Cache like you mean it:
- CDN (Cloudflare/Fastly/Akamai) with stale-while-revalidate. Move cacheable edges out of origin.
- Service Worker for repeat visits.
Backend basics:
- Remove N+1s with request-level tracing (OpenTelemetry + Jaeger/Tempo). p95 often –20–40%.
- Add proper DB indexes and timeouts; watch EXPLAIN ANALYZE.
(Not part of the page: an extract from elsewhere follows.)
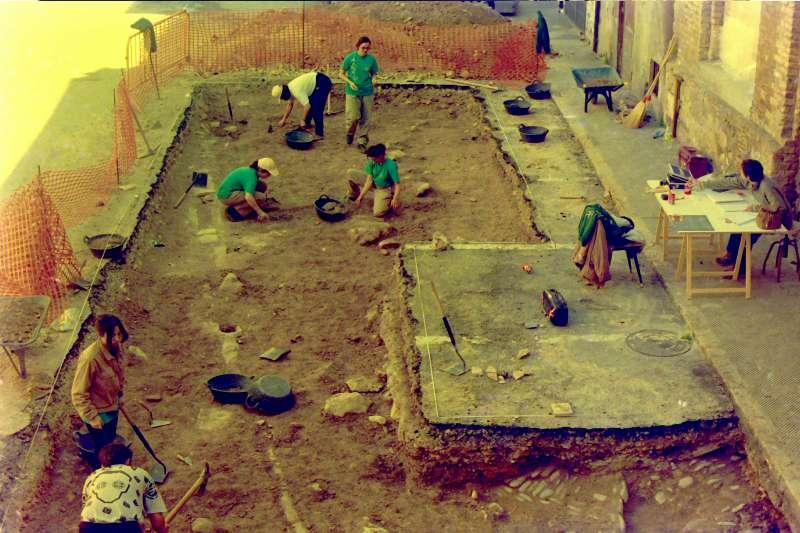 Excavaciones en la plaza del Almudín de Segorbe en 1999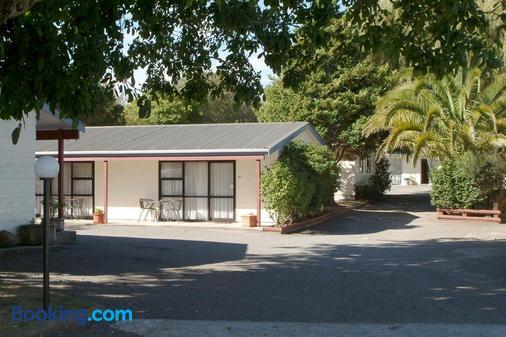 Camellia Court Family Motel - Taupo - Building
Nginx Brotli + caching example:

# nginx.conf (excerpt)
http {
  brotli on; brotli_comp_level 5; brotli_types text/plain text/css application/json application/javascript image/svg+xml;
  gzip off; # don’t double-compress
  proxy_cache_path /var/cache/nginx levels=1:2 keys_zone=STATIC:100m inactive=7d use_temp_path=off;
  server {
    location /assets/ {
      add_header Cache-Control "public, max-age=31536000, immutable";
      brotli_static on;
    }
    location /api/ {
      proxy_pass http://app;
      proxy_connect_timeout 2s; proxy_read_timeout 5s;
    }
  }
}

Vite code splitting sanity:

// vite.config.ts (excerpt)
export default defineConfig({
  build: {
    sourcemap: true,
    rollupOptions: {
      output: {
        manualChunks(id) {
          if (id.includes('node_modules')) return 'vendor';
        }
      }
    }
  }
});

SQL plan check you can paste into psql:

EXPLAIN (ANALYZE, BUFFERS)
SELECT o.id, o.total, u.email
FROM orders o
JOIN users u ON u.id = o.user_id
WHERE o.created_at > now() - interval '7 days'
AND o.status = 'paid'
ORDER BY o.created_at DESC
LIMIT 50;

If Rows Removed by Filter explodes and there’s no index on (status, created_at), you’ve found your culprit.

Ship safely: canaries and flags catch what CI can’t

Even with solid CI gates, the real world hits differently. Add runtime guardrails:

Canary deploys with Argo Rollouts or Flagger on Kubernetes; watch p95, error rate, and Web Vitals proxies (TTFB via synthetic).
Feature flags (LaunchDarkly/Unleash) around heavy code paths; roll back without redeploys.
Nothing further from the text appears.